:: Work to do ::
Pull out each line of the data below that contains the word "furthest" and copy it word for word.

------------------------------

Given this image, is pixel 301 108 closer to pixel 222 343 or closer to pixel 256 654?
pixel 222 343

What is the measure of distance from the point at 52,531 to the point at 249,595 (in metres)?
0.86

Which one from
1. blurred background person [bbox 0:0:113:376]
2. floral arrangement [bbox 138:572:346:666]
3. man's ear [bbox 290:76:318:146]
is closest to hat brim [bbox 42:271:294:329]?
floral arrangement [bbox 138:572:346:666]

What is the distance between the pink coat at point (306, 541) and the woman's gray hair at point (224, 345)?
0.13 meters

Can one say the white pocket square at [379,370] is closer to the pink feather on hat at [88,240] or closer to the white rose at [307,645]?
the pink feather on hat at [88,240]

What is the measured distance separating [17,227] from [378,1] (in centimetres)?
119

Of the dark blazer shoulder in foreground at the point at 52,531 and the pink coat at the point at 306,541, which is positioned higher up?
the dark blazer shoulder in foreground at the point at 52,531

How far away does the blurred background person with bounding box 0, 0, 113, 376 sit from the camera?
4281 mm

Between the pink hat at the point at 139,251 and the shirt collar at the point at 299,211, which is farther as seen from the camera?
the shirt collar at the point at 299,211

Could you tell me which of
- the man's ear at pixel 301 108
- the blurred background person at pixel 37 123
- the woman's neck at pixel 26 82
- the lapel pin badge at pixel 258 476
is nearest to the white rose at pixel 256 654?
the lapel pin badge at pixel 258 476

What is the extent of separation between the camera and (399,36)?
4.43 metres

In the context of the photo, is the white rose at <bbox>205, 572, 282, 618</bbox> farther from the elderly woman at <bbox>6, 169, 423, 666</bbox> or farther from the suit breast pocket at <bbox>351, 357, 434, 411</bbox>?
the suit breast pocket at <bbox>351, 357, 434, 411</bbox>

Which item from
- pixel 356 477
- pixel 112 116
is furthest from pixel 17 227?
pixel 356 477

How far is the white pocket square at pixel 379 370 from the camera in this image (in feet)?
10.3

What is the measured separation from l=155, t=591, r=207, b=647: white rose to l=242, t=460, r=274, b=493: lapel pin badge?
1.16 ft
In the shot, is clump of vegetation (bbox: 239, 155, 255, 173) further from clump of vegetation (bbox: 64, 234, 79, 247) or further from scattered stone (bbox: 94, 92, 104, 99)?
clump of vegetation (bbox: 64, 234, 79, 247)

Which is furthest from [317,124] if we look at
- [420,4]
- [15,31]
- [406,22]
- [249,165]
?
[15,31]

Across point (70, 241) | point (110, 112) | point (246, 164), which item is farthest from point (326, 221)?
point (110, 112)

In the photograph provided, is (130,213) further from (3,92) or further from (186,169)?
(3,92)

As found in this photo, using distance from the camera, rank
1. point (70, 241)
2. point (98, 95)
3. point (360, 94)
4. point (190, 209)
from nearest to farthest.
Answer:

------------------------------

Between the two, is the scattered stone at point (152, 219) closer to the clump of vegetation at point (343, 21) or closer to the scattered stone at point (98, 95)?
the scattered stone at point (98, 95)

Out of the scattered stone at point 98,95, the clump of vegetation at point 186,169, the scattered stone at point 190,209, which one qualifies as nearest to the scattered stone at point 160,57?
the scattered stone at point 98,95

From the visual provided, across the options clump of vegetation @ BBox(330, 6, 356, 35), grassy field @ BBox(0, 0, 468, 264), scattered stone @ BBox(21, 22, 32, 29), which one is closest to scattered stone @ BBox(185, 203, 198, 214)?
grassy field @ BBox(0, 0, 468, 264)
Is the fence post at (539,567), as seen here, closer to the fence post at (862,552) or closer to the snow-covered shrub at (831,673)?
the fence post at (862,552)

------------------------------

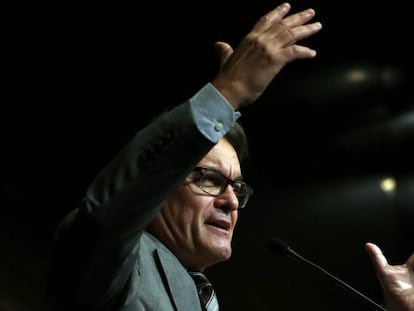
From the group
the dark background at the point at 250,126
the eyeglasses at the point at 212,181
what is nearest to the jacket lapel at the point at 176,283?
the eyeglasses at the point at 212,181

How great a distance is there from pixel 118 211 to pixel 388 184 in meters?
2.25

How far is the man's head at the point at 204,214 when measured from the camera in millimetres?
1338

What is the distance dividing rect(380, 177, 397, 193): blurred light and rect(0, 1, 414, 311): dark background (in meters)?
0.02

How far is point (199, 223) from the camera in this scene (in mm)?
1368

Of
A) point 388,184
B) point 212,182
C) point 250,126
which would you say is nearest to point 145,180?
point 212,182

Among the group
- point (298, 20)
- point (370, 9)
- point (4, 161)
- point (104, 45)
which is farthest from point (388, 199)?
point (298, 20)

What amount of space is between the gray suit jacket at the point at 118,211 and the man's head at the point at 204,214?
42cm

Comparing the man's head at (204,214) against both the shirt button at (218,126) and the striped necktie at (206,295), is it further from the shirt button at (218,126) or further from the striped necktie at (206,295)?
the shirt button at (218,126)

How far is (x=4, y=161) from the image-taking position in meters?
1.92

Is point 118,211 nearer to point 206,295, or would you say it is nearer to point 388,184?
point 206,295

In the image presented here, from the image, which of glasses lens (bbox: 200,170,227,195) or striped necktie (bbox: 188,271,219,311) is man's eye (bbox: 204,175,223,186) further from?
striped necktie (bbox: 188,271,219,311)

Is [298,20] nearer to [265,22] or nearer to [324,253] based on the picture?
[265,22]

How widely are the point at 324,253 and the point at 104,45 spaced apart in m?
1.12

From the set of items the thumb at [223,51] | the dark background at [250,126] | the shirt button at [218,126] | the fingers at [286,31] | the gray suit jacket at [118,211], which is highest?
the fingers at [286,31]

------------------------------

:: Full solution ::
is furthest from pixel 17 227?
Which is furthest from [317,124] if we look at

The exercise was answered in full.